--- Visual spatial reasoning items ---
## begin

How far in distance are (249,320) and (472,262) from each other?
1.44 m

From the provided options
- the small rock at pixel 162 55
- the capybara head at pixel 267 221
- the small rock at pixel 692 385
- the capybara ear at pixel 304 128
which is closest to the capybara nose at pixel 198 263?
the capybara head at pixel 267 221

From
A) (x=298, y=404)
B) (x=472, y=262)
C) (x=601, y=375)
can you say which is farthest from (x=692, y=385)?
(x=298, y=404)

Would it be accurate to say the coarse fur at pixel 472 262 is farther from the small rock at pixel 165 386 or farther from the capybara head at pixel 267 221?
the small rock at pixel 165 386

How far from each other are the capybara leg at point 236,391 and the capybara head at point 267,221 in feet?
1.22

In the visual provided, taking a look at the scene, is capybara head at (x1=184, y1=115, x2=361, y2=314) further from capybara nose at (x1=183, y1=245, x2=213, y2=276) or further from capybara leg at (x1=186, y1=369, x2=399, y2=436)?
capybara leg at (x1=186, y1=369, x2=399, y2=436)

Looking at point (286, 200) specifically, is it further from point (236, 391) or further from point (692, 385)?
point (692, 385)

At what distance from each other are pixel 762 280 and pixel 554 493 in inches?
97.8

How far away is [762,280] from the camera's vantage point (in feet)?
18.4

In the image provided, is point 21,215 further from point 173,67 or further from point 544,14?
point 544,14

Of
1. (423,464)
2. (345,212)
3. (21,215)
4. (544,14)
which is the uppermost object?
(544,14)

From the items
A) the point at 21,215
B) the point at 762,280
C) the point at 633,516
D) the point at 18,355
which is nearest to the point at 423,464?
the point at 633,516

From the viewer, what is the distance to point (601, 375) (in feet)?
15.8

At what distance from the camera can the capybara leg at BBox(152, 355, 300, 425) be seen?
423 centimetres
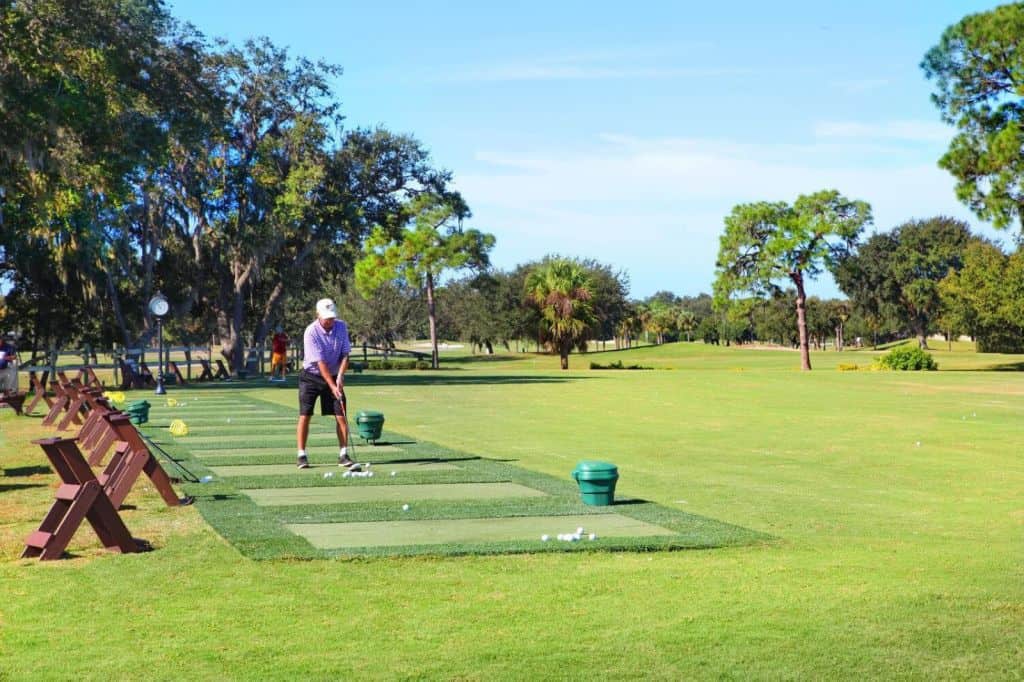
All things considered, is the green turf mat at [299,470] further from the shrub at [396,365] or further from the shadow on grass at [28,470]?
the shrub at [396,365]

## end

--- Given request ---
Convert the records from the line containing "How far away" through the end into a JSON list of strings, one per line, skipping blank lines. Leave the pictures out of the output.

--- Result of this task ---
[
  "How far away is [762,280] from the camera's vantage point (in feet)?",
  "18.4",
  "In the image provided, is point 21,215 further from point 173,67 or further from point 544,14?",
  "point 544,14",
  "Of",
  "1. (423,464)",
  "2. (345,212)",
  "3. (21,215)",
  "4. (544,14)",
  "which is the uppermost object?",
  "(544,14)",
  "From the items",
  "A) the point at 21,215",
  "B) the point at 762,280",
  "C) the point at 633,516",
  "D) the point at 18,355",
  "which is nearest to the point at 423,464?",
  "the point at 633,516",
  "From the viewer, what is the distance to point (601, 375) (in feet)?",
  "15.8",
  "At what distance from the camera can the capybara leg at BBox(152, 355, 300, 425) be seen?",
  "423 centimetres",
  "All things considered, is the green turf mat at [299,470] further from the shrub at [396,365] or further from the shadow on grass at [28,470]?",
  "the shrub at [396,365]"
]